■ What to produce: Rewrite the PMR study text starting with "One of this" and going on through "hospitalised PMR patients.", updating "emergency department" to "emergency unit".

■ Given text:
··········

Twelve patients with a PMR diagnosis made by a rheumatologist did not fulfil the classification criteria for PMR. In 10 of the cases, the reason was initially normal inflammatory markers. ESR and CRP usually support PMR diagnosis, and increased inflammatory markers are mandatory for satisfying the PMR classification criteria algorithm [16]. Studies, however, show that 1.5–22.2% of patients with PMR present with normal acute-phase reactants [20, 21]. In our study, none of the 12 excluded patients was hospitalised.
The fact that PMR is the second most common rheumatic disease in the elderly [22, 23] and the number of people aged over 60 years expected to increase dramatically in all countries with a high prevalence of PMR [24] emphasises the importance of our findings. The rapid evaluation of patients with PMR by using the FTC approach led to a significant decrease in hospitalisation rates and the inpatients days of care, highlighting another advantage of the FTC as a potentially more cost-effective approach for diagnosing PMR.
One of this study’s strengths is that it performed in one endemic region for PMR [2, 3], where GPs are used to managing patients with these conditions [3]. The electronic journal system (Cambio COSMIC) ensured all medical records’ availability, hence collecting all necessary clinical and paraclinical data. Besides, the emergency department in SVS is the only available department for admissions in our catchment area, securing the registration of hospitalised PMR patients.
Our study has limitations. The study’s design is retrospective and included only patients referred to the hospital, thereby excluding patients diagnosed and treated in primary care. Nevertheless, it is a common international practice, GPs treating PMR patients and referring challenging cases to specialist healthcare for advanced diagnostics and treatment. Consequently, our study reflects the real population of PMR patients referred to specialist healthcare. The groups of hospitalised vs non-hospitalised patients were comparable in PMR related symptoms, but we could not compare the severity of symptoms, disability, or comorbidities, which may be one of the reasons for hospitalisation. Somehow, diagnostic imaging modalities were performed in the majority of hospital patient (Table 2) and other causes for PMR symptoms as malignancy or infections were excluded. Furthermore, none of the patients in the 2018 cohort developed malignancy during the first year of follow-up. The association between PMR and cancer is unclear, with previous studies yielding mixed results [11, 25,26,27,28].

··········

(Extracted records)
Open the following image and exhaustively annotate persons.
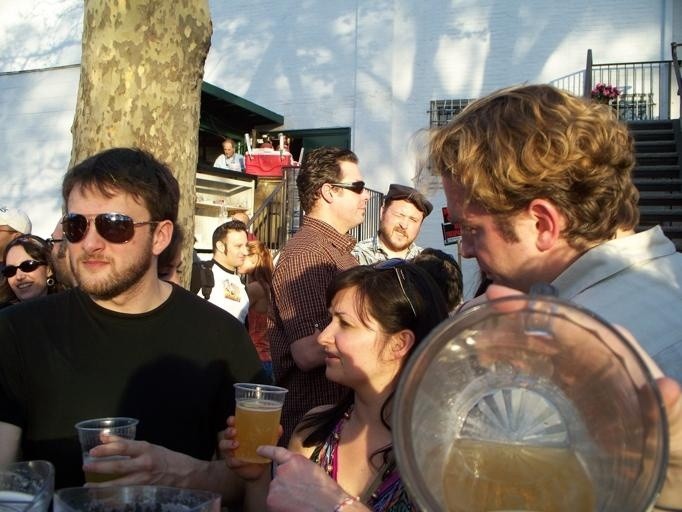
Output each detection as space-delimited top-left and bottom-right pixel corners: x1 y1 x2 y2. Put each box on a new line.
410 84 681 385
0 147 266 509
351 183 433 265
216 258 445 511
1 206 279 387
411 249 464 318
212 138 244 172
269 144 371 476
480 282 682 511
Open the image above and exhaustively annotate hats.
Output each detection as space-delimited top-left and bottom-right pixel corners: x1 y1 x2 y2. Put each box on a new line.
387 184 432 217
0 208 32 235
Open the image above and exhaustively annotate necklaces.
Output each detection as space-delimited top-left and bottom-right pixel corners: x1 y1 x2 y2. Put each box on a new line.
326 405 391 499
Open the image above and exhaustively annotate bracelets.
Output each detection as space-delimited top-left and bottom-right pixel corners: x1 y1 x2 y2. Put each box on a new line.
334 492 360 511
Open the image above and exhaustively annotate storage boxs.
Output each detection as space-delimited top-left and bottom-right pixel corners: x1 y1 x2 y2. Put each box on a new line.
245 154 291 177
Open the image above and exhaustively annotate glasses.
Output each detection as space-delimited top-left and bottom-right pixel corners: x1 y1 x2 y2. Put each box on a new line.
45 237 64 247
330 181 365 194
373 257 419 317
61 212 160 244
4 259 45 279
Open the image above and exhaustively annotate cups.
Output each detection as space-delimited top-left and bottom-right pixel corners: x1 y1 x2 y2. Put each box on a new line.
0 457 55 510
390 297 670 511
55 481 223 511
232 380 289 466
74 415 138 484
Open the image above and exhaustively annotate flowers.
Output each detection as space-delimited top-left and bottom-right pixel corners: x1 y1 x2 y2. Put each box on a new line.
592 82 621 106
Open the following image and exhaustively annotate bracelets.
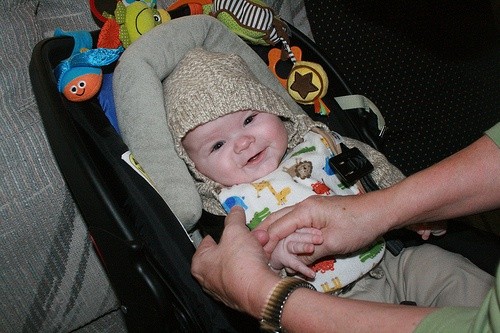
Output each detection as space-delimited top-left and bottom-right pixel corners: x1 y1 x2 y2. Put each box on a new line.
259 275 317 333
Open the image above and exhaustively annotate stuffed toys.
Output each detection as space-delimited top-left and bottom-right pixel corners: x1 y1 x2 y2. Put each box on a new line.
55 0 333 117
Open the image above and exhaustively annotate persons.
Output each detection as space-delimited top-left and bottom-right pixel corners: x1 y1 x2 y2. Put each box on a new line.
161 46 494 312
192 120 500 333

··········

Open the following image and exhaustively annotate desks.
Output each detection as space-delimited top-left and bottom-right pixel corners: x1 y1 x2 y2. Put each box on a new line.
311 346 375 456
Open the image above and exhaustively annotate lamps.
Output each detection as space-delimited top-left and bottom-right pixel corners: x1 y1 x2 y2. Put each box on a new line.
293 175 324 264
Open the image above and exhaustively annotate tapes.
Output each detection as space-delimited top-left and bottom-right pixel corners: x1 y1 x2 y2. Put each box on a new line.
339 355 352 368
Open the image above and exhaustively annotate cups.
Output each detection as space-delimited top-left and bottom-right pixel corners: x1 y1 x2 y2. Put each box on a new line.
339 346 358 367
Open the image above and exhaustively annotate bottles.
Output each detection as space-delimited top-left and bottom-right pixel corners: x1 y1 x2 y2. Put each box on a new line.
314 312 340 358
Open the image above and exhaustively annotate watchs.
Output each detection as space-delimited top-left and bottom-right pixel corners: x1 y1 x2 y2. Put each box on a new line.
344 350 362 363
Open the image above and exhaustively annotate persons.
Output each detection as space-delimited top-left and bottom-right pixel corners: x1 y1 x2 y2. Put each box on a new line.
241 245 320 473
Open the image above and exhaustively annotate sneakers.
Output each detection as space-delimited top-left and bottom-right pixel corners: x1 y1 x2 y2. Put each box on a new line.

··········

■ Answer:
One of this study’s strengths is that it performed in one endemic region for PMR [2, 3], where GPs are used to managing patients with these conditions [3]. The electronic journal system (Cambio COSMIC) ensured all medical records’ availability, hence collecting all necessary clinical and paraclinical data. Besides, the emergency unit in SVS is the only available department for admissions in our catchment area, securing the registration of hospitalised PMR patients.